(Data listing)
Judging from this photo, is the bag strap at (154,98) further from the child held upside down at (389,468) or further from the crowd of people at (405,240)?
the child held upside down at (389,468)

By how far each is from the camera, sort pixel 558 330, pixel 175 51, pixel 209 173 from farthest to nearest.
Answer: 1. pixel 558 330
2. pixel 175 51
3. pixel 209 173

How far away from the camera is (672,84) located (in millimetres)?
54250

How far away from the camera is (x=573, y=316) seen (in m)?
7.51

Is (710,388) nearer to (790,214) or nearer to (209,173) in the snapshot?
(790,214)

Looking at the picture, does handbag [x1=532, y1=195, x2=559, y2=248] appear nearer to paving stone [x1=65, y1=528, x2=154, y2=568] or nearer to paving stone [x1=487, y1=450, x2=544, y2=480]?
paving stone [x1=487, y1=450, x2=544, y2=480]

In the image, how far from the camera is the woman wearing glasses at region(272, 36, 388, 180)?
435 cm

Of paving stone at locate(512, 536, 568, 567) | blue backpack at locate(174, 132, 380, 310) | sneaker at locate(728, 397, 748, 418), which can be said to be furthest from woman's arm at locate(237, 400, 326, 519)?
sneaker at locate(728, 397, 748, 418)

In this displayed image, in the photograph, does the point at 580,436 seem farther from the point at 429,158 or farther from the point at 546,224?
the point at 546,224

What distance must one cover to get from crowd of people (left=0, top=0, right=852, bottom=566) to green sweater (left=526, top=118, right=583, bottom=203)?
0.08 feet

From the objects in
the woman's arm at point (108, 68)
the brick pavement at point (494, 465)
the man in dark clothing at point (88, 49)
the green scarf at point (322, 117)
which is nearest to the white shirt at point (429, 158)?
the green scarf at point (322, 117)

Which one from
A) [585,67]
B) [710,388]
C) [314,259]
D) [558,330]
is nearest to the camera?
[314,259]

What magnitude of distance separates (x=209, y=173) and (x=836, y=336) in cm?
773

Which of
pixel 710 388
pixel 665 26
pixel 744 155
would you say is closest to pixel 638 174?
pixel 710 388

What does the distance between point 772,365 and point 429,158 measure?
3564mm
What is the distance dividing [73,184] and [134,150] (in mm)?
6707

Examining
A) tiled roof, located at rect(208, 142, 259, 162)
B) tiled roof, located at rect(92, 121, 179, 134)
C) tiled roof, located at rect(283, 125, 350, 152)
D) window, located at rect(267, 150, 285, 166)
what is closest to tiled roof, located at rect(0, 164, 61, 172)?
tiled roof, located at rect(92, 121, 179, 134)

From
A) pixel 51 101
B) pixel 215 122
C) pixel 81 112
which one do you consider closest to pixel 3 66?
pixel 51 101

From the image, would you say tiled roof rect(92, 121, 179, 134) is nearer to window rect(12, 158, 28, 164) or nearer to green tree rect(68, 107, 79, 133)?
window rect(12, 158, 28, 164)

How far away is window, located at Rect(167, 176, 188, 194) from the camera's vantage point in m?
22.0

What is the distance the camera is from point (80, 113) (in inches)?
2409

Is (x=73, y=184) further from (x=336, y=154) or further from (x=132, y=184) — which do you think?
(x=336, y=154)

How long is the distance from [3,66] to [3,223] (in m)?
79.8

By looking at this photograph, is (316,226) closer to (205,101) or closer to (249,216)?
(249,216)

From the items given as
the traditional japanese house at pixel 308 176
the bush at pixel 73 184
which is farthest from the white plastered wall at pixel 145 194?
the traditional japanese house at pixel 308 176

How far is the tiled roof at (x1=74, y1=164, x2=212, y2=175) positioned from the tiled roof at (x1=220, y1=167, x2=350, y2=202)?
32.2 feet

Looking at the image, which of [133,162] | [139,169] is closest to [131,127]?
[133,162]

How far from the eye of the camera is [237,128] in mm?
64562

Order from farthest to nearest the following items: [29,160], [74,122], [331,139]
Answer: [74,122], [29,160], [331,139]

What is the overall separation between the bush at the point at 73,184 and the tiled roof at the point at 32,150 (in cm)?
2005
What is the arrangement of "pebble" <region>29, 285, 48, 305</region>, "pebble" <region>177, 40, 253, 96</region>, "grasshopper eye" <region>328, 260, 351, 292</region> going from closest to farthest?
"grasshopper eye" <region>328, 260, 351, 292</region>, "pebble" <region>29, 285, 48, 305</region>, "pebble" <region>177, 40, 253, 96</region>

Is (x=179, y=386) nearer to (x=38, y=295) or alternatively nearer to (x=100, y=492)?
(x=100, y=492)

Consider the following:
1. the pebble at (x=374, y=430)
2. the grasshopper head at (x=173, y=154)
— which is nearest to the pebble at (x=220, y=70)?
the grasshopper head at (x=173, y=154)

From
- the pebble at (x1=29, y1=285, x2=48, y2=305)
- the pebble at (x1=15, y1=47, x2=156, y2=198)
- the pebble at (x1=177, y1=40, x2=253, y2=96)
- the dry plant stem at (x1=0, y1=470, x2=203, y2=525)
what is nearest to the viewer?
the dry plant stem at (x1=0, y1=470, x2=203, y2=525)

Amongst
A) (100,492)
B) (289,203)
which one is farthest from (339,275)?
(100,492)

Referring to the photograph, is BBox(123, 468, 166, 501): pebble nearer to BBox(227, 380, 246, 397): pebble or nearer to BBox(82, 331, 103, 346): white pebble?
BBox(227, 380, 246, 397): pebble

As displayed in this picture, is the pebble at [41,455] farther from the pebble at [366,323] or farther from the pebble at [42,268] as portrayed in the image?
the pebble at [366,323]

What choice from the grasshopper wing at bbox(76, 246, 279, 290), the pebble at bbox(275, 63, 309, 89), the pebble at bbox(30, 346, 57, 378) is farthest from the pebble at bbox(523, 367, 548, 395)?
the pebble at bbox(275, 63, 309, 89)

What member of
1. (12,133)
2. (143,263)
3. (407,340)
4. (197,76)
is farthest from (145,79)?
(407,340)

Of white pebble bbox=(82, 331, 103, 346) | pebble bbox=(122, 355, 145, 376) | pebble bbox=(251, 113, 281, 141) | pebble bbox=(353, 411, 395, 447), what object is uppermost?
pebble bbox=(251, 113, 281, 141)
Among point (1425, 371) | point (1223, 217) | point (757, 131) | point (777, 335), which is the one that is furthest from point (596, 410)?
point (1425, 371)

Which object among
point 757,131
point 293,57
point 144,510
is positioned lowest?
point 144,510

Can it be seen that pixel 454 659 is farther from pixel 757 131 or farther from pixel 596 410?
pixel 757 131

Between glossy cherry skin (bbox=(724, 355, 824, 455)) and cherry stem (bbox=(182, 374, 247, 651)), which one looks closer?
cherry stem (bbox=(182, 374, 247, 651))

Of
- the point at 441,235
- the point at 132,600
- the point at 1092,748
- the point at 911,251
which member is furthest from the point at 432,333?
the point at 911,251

## Requirements
Go back to the data above and please quote exactly, and only, the lines from the line with "Referring to the" through its last line.

## Completed task
Referring to the photograph, is BBox(123, 468, 166, 501): pebble nearer to BBox(227, 380, 246, 397): pebble or nearer to BBox(82, 331, 103, 346): white pebble?
BBox(227, 380, 246, 397): pebble

As displayed in this picture, is the pebble at [41,455] farther from the pebble at [366,323] or farther from the pebble at [42,268] as portrayed in the image?
the pebble at [366,323]

What choice from the grasshopper wing at bbox(76, 246, 279, 290), the pebble at bbox(275, 63, 309, 89), the pebble at bbox(30, 346, 57, 378) is farthest from the pebble at bbox(523, 367, 548, 395)?
the pebble at bbox(275, 63, 309, 89)

What member of
1. (12,133)
2. (143,263)
3. (407,340)
4. (197,76)
is farthest from (145,79)?
(407,340)

Of white pebble bbox=(82, 331, 103, 346) | pebble bbox=(122, 355, 145, 376) | pebble bbox=(251, 113, 281, 141) | pebble bbox=(353, 411, 395, 447), what object is uppermost?
pebble bbox=(251, 113, 281, 141)
Among point (1425, 371) | point (1223, 217) | point (757, 131) | point (777, 335), which is the one that is furthest from point (596, 410)?
point (1425, 371)

Which object among
point 757,131
point 293,57
point 144,510
is positioned lowest?
point 144,510

Can it be seen that pixel 454 659 is farther from pixel 757 131 or farther from pixel 596 410?
pixel 757 131

Between glossy cherry skin (bbox=(724, 355, 824, 455)) and cherry stem (bbox=(182, 374, 247, 651)), which one looks closer?
cherry stem (bbox=(182, 374, 247, 651))

Of
- the point at 441,235
- the point at 132,600
- the point at 1092,748
- the point at 911,251
which member is furthest from the point at 432,333?
the point at 911,251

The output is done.